Subhash Khot and Manu Prakash, two scientists of Indian origin, are granted the prestigious MacArthur Genius Grant Fellowship award worth $625,000 for five years. Incidentally, the two researchers are former IIT graduates. The John D and Catherine T MacArthur Foundation has officially announced the names of its “Class of 2016”, which consist of twenty-three exceptionally creative and bright researchers.

Touted as the “genius grant,” Subhash Khot is now associated with New York University, and Manu Prakash forms part of Standford University. While Dr. Khot studied in IIT Bombay, Dr. Prakash graduated from IIT Kanpur.

Subhash Khot developed Unique Games Conjecture

Recipient of the Nevanlinna Prize in 2014, Dr. Khot works in theoretical computer science. He has developed the Unique Games Conjecture to the arena of computational complexity theory that really stands out. His invention means that even obtaining approximate solutions to a host of other diverse problems are too hard.

Subhash Khot

Technically, mathematicians have come up with important results in Fourier Analysis, Geometry including the stability of various election models. He is currently working as a computer scientist at New York University.

Manu Prakash developed gadgets that support frugal science and foldscope

Even though Manu Prakash is a graduate in Computer Science and Engineering, he is a physical biologist and inventor. Interestingly, he has invented several gadgets that support frugal science. Manu has invented “Foldscope,” which is a microscope made by a folding paper like in origami and sporting a glass bead lens.

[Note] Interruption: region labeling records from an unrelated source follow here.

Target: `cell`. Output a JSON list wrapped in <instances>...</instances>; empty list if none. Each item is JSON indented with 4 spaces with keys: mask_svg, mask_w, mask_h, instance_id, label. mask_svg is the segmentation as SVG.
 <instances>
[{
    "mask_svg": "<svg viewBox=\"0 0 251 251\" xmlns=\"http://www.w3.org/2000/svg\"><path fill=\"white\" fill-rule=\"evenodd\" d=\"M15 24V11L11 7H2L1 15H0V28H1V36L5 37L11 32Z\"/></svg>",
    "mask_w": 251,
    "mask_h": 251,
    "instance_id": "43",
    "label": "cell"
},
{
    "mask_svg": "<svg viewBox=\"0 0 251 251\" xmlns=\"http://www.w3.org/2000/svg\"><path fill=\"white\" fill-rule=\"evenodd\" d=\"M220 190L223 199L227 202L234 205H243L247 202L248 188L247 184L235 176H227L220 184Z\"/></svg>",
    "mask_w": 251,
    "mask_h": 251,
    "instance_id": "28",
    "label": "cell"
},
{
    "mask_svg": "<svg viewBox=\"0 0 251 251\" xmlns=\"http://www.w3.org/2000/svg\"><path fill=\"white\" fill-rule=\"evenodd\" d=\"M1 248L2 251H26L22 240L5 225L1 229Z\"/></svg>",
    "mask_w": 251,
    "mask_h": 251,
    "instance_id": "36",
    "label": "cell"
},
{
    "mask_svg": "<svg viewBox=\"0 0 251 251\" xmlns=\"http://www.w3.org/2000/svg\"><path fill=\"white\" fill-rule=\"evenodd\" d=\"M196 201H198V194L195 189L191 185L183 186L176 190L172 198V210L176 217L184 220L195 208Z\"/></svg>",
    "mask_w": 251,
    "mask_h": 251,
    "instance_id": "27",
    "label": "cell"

If you are unaware, the Foldscope costs less than seventy rupees and can view things in the submicron range. His invention has been deployed in schools, colleges, medical experts and citizen scientists.

Manu Prakash

Manu also invented a sticker-like microfluid chip that can be used to collect thousands of nanoliter-sized droplets of saliva from mosquito bites. This is for the purpose of testing pathogens. This is also a low-cost gadget, which has an ability to assist in monitoring outbreaks of mosquito-borne diseases.

Manu designed a water computer out of tiny air bubbles

Recently, Manu demonstrated a water computer, which is designed using a computer out of tiny air bubbles traveling in a microfluidic channel. He is currently an assistant professor of bioengineering at Stanford University in the United States.

Both Subhash and Manu will get a grant of $625,000 over a period of five years. The MacArthur Genius Grant Fellowships recognizes outstandingly creative personalities in various fields such as art, science, mathematics and civil rights. Previously, the fellowships were awarded to Nigerian writer Chimamanda Adichie and mathematician Yitang Zhang.